- [Job A]: Could you repeat the records word for word, beginning at the first line of the records and stopping after the line that contains "621 188 764 324"?

[R] Changing the binning of collected data

Wed Apr 22 13:44:16 CEST 2009

Lorenzo Isella wrote:
> Dear All,
> Apologies if this is too simple for this list.
> Let us assume that you have an instrument measuring particle distributions.
> The output is a set of counts {n_i} corresponding to a set of average
> sizes {d_i}.
> The set of {d_i} ranges from d_i_min to d_i_max either linearly of
> logarithmically.
> There is no access to further detailed information about the
> distribution of the measured sizes, but at least you know enough to
> plot n(d_i) (number of counts as a function of particle size).
> If you can fit the {n_i} to a known distribution (e.g. normal or
> lognormal), then you can choose a new set of average sizes, {D_i} and
> plot the corresponding n_i(D_i).
> But what if the initial {n_i}'s observations do not belong to a known
> distribution and you still want to calculate n(D_i)?
> On the top of my head, I think that whatever I do must conserve the
> original total number of observations N=\sum_i{n_i}, but this does not
> terribly constrain the problem.
> Any suggestion is welcome.
>   
Hi Lorenzo,
You should probably be aware that both the position and spacing of 
category boundaries can have a large effect on parameter location tests 
carried out on the categorized data. See:

Wainer, H., Geseroli, M. & Verdi, M. (2006) Finding what is not there 
through the unfortunate binning of results: The Mendel effect. 
Chance,19(1): 49-52.

Lemon, J. On the perils of categorizing responses. Tutorials in 
Quantitative Methods for Psychology, 5(1): 35-39.

Jim

- [Data for this task]:
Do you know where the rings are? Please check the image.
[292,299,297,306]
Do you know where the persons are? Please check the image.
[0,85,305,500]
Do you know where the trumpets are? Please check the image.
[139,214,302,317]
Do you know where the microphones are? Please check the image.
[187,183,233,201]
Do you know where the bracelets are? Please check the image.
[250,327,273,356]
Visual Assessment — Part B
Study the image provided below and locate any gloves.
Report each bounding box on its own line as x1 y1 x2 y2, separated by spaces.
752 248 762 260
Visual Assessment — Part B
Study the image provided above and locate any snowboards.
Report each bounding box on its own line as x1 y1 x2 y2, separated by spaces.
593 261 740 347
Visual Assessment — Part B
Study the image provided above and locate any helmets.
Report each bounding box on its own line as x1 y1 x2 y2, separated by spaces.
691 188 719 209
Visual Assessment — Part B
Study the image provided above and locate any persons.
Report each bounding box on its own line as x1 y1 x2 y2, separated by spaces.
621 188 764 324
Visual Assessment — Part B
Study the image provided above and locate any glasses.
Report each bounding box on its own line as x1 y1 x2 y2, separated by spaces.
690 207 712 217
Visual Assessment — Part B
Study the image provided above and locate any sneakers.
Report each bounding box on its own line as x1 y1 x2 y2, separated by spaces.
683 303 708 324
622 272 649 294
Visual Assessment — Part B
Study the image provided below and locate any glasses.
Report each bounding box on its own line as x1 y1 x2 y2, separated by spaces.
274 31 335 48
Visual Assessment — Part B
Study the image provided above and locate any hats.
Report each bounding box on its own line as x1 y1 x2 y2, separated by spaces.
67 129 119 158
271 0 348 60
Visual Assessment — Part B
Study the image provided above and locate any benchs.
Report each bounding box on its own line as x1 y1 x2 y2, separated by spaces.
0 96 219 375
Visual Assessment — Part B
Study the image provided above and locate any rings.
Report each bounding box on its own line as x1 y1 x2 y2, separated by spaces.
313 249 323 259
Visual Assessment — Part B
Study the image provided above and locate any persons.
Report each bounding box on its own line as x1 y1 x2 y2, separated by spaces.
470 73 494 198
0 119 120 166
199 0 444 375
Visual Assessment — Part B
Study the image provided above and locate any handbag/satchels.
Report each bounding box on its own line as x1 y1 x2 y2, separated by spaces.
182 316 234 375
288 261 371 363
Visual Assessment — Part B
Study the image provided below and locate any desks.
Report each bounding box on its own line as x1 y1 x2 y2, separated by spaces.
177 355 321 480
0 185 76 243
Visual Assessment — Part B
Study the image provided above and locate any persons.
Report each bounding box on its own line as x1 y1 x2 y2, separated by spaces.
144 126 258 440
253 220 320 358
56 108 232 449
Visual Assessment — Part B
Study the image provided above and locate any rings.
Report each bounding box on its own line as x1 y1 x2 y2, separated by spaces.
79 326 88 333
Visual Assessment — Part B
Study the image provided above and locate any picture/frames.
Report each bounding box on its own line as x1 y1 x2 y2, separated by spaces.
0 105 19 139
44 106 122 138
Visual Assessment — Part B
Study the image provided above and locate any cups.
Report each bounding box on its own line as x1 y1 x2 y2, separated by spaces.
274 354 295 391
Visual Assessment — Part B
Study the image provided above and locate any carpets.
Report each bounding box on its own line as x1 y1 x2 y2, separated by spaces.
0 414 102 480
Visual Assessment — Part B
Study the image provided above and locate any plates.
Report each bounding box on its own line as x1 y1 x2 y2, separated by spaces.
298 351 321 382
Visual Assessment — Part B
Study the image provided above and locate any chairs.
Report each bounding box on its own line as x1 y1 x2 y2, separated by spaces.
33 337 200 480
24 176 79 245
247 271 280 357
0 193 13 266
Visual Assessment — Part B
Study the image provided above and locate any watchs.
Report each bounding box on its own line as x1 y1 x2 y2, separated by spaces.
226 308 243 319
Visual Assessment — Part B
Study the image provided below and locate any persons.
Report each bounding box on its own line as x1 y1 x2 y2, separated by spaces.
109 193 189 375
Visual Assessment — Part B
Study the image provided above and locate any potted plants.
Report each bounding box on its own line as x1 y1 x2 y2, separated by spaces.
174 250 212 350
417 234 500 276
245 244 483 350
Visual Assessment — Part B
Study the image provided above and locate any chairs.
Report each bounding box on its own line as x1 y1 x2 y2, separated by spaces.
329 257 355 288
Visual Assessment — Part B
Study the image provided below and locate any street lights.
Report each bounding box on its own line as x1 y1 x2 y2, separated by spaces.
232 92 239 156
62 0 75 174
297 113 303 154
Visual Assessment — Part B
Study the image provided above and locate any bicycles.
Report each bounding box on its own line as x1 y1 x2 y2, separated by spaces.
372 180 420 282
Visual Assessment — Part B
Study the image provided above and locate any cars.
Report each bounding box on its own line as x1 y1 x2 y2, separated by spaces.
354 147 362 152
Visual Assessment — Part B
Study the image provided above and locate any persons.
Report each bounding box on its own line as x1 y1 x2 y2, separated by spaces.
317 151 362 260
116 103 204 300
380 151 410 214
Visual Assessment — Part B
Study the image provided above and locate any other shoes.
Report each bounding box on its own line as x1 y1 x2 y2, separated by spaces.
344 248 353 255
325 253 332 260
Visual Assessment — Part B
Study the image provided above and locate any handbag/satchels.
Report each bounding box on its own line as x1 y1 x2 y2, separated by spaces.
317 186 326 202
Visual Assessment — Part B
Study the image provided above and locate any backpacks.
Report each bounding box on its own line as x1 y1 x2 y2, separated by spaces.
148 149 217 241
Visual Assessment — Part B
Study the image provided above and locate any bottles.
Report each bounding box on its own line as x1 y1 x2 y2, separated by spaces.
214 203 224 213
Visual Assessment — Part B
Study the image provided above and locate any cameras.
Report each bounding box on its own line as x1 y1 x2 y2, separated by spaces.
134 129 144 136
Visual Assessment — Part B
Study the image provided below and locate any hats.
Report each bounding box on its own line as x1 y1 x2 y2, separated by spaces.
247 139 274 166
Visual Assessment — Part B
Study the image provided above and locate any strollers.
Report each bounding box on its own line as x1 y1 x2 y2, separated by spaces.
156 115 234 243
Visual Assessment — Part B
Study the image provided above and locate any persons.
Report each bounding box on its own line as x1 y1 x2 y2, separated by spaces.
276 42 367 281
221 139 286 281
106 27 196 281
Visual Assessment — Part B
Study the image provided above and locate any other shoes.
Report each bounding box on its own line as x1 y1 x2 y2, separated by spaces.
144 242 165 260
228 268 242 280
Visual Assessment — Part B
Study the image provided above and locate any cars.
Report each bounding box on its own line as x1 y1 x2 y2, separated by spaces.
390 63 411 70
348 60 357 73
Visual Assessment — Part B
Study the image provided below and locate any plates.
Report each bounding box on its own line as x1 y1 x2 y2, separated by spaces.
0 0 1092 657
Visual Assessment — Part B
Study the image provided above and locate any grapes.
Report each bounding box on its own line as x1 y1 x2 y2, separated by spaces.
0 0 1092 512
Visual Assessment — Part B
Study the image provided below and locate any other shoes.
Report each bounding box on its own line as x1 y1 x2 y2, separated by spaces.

- [Job B]:
Using the binning thread above, answer each question on its own line:
(i) What total does Lorenzo Isella think any rebinning must conserve?
(ii) Which two features of category boundaries does the reply say can strongly affect parameter location tests?
(iii) In which journal did the Wainer, Geseroli & Verdi article on the Mendel effect appear?

- [Written solution A]:
Do you know where the rings are? Please check the image.
[292,299,297,306]
Do you know where the persons are? Please check the image.
[0,85,305,500]
Do you know where the trumpets are? Please check the image.
[139,214,302,317]
Do you know where the microphones are? Please check the image.
[187,183,233,201]
Do you know where the bracelets are? Please check the image.
[250,327,273,356]
Visual Assessment — Part B
Study the image provided below and locate any gloves.
Report each bounding box on its own line as x1 y1 x2 y2, separated by spaces.
752 248 762 260
Visual Assessment — Part B
Study the image provided above and locate any snowboards.
Report each bounding box on its own line as x1 y1 x2 y2, separated by spaces.
593 261 740 347
Visual Assessment — Part B
Study the image provided above and locate any helmets.
Report each bounding box on its own line as x1 y1 x2 y2, separated by spaces.
691 188 719 209
Visual Assessment — Part B
Study the image provided above and locate any persons.
Report each bounding box on its own line as x1 y1 x2 y2, separated by spaces.
621 188 764 324

- [Written solution B]:
(i) The original total number of observations, N=\sum_i{n_i}.
(ii) The position and spacing of category boundaries.
(iii) Chance, 19(1): 49-52.